Apesar do que muitos dos desavisados de hoje podem pensar, o Trio Nordestino é baiano, criado em 1958, na cidade de Salvador – acreditem – trazendo a mais clássica das “formações de forró”: um sanfoneiro, um zabumbeiro e um triângulo. Os fundadores foram Lindú (voz e sanfona), Coroné (zabumba) e Cobrinha (triângulo) que lançaram o primeiro disco em 1962, com a benção de ninguém menos do que Rei do Baião. Os primeiros discos saíram pela gravadora Copacabana e traziam canções de Gordurinha, como Pau-de-arara É A Vovozinha, e Antônio Barros: Chililique, Forró Pesado, e Procurando Tu – até hoje o maior sucesso do grupo, com mais de 2 milhões de cópias vendidas. Mas o disco que destaco aqui é Ô Bicho Bom, de 1981, por ter sido o primeiro de seus discos que eu, ainda menino, escutei, onde podemos encontrar, além da música tema, sucessos como Pitiguari e O Neném. Entretanto, é preciso ressaltar que sua obra, da forma como se enraizou até hoje na cultura nordestina, compõem-se de um único corpo, que precisa ser apreciado como um todo e o mais rápido possível pelas novas gerações. A propósito, o Trio Nordestino existe até hoje, com outra formação, é claro. Atualmente, o grupo é formado pelos herdeiros musicais Luiz Mário – triângulo e voz (filho de Lindú), Coroneto – zabumba (neto de Coroné, também fundador da banda) e Beto Sousa – sanfoneiro (afilhado de Lindú).

Domiguinhos: Isso aqui tá bom demais (1985)

Domiguinhos: Isso aqui tá bom demais

Não há dúvidas de que Dominguinhos, herdeiro direto de Luiz Gonzaga, é o nosso maior forrozeiro, depois do Velho Lua. Mas caso alguém por aqui queira contestar, não há melhor exemplo do que digo sobre esse disco: Olha isso aqui tá muito bom!, publicado pela RCA a mais de 30 anos. Além de firmar a sua antológica parceria com Nando Cordel, Dominguinhos nos mostra, neste disco, toda a sua versatilidade de músico exímio, cantor e compositor. Com produção executiva de Oséas Lopes, arranjos e regência de Chiquinho do Acordeom, sanfonas do próprio Dominguinhos, Sivuca e Chiquinho do Acordeom, violão de José Carlos, baixo de Luisão, zabumba de Francisco Nonato, guitarra de Zé Menezes e ritmo de Manoel Serafim e Hermelinda Lopes, este LP nos agracia, ainda, com as participações de Chico Buarque de Holanda, na música tema, e de Luiz Gonzaga, na regravação de Sala de Reboco. Na instrumental Nipopolitano, a disputa de melhor sanfoneiro é entre o próprio Dominguinhos, Sivuca e Chiquinho do Acordeom, mas quem ganha, obviamente é o ouvinte da boa e sempre eterna música nordestina.

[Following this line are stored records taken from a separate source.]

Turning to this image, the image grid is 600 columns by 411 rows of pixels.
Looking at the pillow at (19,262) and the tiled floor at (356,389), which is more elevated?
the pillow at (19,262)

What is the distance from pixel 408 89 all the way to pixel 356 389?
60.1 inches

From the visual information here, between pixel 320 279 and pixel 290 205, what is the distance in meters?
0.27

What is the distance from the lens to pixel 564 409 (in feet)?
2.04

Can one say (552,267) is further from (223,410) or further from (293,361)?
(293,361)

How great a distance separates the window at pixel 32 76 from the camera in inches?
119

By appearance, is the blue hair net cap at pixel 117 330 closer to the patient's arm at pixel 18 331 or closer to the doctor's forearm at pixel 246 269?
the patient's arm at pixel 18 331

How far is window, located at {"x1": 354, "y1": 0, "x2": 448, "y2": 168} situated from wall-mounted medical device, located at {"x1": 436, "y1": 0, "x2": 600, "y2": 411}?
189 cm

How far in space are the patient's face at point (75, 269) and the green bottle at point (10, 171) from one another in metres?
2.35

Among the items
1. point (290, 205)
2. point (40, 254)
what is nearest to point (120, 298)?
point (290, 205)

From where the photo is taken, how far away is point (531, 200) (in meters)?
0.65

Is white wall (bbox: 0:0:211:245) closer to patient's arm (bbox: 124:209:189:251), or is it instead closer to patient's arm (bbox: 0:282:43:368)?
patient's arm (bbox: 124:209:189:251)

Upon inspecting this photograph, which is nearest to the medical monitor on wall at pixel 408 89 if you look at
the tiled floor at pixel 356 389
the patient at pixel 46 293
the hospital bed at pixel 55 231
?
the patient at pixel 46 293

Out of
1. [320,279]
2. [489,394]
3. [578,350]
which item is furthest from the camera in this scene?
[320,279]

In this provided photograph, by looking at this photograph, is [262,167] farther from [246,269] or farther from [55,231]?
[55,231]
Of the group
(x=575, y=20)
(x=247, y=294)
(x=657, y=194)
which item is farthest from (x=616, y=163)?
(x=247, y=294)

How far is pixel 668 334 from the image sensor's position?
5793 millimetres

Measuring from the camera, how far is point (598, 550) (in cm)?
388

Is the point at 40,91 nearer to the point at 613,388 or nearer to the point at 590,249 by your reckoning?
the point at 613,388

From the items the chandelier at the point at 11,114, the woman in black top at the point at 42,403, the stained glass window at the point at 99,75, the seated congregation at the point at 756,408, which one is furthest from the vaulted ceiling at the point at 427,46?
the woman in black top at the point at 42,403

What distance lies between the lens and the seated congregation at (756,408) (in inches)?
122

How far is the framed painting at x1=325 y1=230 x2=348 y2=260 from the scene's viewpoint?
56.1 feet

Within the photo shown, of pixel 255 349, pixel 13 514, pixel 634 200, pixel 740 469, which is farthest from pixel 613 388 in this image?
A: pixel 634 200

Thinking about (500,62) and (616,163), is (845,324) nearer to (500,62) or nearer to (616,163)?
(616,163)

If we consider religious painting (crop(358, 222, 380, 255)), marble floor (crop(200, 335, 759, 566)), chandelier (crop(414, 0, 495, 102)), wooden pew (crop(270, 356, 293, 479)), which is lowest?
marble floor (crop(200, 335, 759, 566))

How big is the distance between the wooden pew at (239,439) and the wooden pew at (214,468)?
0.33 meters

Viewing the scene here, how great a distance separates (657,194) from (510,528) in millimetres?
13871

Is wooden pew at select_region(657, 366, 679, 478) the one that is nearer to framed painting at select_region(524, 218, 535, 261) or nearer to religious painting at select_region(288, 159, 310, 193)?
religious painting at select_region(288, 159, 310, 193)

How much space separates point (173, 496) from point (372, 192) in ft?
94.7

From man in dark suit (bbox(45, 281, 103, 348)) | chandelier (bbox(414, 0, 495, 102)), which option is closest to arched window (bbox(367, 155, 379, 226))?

Sandro Becker: Sandro Becker vol. 6 (1986)

Sandro Becker

Sandro Becker pertence a um grupo seleto que disputava ouvinte a ouvinte as rádios nacionais, em meados dos anos 80 e 90. Esse grupo era composto de nomes igualmente antológicos como Zé Duarte, Valdeci Maniçoba, Manhoso, Genival Lacerda, Cremilda e Zenilton. Antes de toda a histeria típica dos arautos do politicamente correto dominarem dos meios de comunicação ao ambiente político, o chamado Forró de “Segundo Sentido” era garantia, ao mesmo tempo, de um bom arrasta-pé e de boas risadas. Esse tipo de música, que para muitos constitui um subgênero do forró, descende de uma tradição anterior à própria história do Brasil, mas que se encaixou muito bem à maneira de ser de nossas terras tupiniquins: a Sátira e a Picardia. Verdade seja dita, a famosa “malemolência do brasileiro”, que na literatura começou com o baianíssimo Gregório de Matos, encontra, nesse alagoano de União dos Palmares, um herdeiro criativo e, a julgar pelas entrevistas que dele tenho assistido, consciente do que faz e do que tal zombaria representa. Numa época em que nada espanta e tudo ofende, sucessos como Julieta – que só no YouTube tem mais de três milhões de visualizações –, Gatinho Angorá, Forró da Bica, Briga no casamento, pertencentes a este LP, além de outros sucessos anteriores e posteriores, ouvir Sandro Becker não deixa de ser uma maneira muito divertida de dar à tanta chatice e neurose mútua, perpetrada por tantos “grupos” e “ismos”, aquilo que os franceses chamam de  bras d’honneur.